◆ **To do**:
1 > In the conversion account, why does the writer say it is necessary to be open about past behavior? Answer in one to three sentences.
2 > Reproduce the stretch of the conversion account from "After 44 years" through "family identified as Christians.".
3 > Carry on the conversion account from the point where it stops.

◆ **Reading text**:
'''

Growing up, attending church with my cousins, I wanted to believe in God. However, by the time I had reached my teenage years, I was sprinting in the opposite direction without ever looking back. Though, had I braved a peek, I would have seen God in a full sprint running after me.

After 44 years of life, God has finally caught me. His Relentless Pursuit for my soul is the basis for this account.

Sadly, most of my adult life has been lived away from God. I certainly wanted a God to relieve my burdens, and like most people, I desired an eternal promise.  

Unfortunately, I found it very difficult to believe in a higher power. This was a long private struggle as my wife, and practically all my family identified as Christians.

Surrounded by Believers, I was the guy who pretended to pray, and fooled others about my faith. The idea of a magical being who talked to people and solved problems seemed not only improbable, but completely unbelievable to me.

Thankfully, God made me a Believer.

I wasn’t easily convinced. Even when the evidence was clear, I pushed back. Hard.  I made excuses. I sought to explain occurrences as coincidence. When amazing things happened in my life, I looked for reasons to not give credit to God. Reflectively, my past behaviors are regrettable, but I must be transparent about who I’ve been for you to appreciate who I am, now.

I’m living proof that the Transformative Power of God is Real, and Powerful.

This story begins on June 10, 2016, the day I lost my best friend to lung cancer.

 

My grandfather, Norman Earl Hardin, was 84 years old when this cruel monster choked the breath from his body.

Improbably, I was with him when his life ended.

Growing up in rural Arkansas, my Grandpa was everything to me. Most of my youth was spent riding around in his dusty old pickup checking cows, laughing out loud at the kitchen table, and finishing days sitting side by side on a pond bank, bobbers dancing with the wind.

He drove me to school, he took me to practices, he brought me to breakfast at the local café with his friends, and he took me fishing. He was there when I was heartbroken, in love, on top of the world, and when I was humbly seeing it from my back. He gave advice, he listened to problems, he made everyone laugh, he made me cry.  He was strong enough to stand for what was right, but soft enough to rock my babies in his big chair.

'''

◆ **Data provided**:
'''

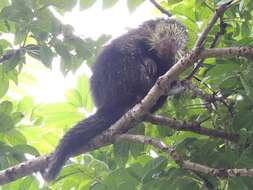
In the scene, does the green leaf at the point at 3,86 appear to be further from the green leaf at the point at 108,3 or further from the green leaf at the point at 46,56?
the green leaf at the point at 108,3

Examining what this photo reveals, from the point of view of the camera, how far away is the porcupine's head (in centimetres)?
366

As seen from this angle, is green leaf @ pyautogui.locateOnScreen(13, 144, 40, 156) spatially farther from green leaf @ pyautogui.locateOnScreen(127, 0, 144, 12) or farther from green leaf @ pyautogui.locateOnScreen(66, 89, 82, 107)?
green leaf @ pyautogui.locateOnScreen(127, 0, 144, 12)

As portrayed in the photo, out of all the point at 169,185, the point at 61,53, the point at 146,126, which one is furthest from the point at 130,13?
the point at 169,185

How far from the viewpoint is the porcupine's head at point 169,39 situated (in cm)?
366

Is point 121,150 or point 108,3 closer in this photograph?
point 108,3

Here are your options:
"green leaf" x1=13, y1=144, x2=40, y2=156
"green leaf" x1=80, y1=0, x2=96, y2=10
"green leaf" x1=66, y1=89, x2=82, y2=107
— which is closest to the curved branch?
"green leaf" x1=80, y1=0, x2=96, y2=10

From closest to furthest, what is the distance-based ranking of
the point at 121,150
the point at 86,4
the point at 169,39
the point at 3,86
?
the point at 86,4 < the point at 121,150 < the point at 3,86 < the point at 169,39

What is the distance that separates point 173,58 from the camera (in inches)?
146

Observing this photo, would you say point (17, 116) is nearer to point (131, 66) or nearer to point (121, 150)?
point (121, 150)

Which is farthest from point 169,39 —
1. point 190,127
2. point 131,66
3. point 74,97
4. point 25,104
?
point 25,104

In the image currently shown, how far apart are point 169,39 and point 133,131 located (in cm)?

'''

◆ **Your written answers**:
1 > The writer says being transparent about who they have been is necessary so the reader can appreciate who they are now.

2 >
After 44 years of life, God has finally caught me. His Relentless Pursuit for my soul is the basis for this account.

Sadly, most of my adult life has been lived away from God. I certainly wanted a God to relieve my burdens, and like most people, I desired an eternal promise.  

Unfortunately, I found it very difficult to believe in a higher power. This was a long private struggle as my wife, and practically all my family identified as Christians.

3 >
I couldn't have predicted his death would bring us closer. 

I had witnessed his rapid decline first-hand. Nearly a full week spent by his side with other members of our family, he went from needing assistance to stand to no longer being able to stand at all. He gagged when soft foods were being fed to him, and he winced with every drop of water forced down his throat.  Despite all of this, he was prideful and tough beyond measure. Even in those last weeks, he remained steadfast in his refusal of pain medication.

By the time I was to leave for work, I had prepared myself to say goodbye. As I knelt beside his bed and took his hand, I thanked him for his friendship and told him how much I loved him. He grinned and told me he loved me, too.

Saying goodbye to a loved one was new territory for me. I had watched movies with these type of scenes, but nothing prepares you to be in such a scene. It was surreal. Nearly impossible to accept. I didn’t want to let go of his hand. Let go of him forever.

My work took me on the road for the next week. A series of scheduled events that took me from different cities throughout the South. My work obligations ended on Thursday, June 9th, in McKinney, Texas. During my work week, I received frequent updates from my aunt. With each passing day, I found myself surprised that he made it through the previous night.

He continued to survive, but it would be difficult to describe him as living. By that Thursday, he had been without a drop of water for the week, had been motionless for days, and had not opened his eyes for a couple of days. Essentially, he lay an empty vessel atop the bed Hospice provided.

I finished my work just shy of 5:00 p.m., and hit the road with a mission. I abandoned the speed limit and arrived just before midnight.

Every inner-working of my body tensed, and a deep breath escaped me as I sought to find the courage to exit my truck.  Gathering my emotions, and not knowing exactly what to expect, I walked into my grandparent’s home.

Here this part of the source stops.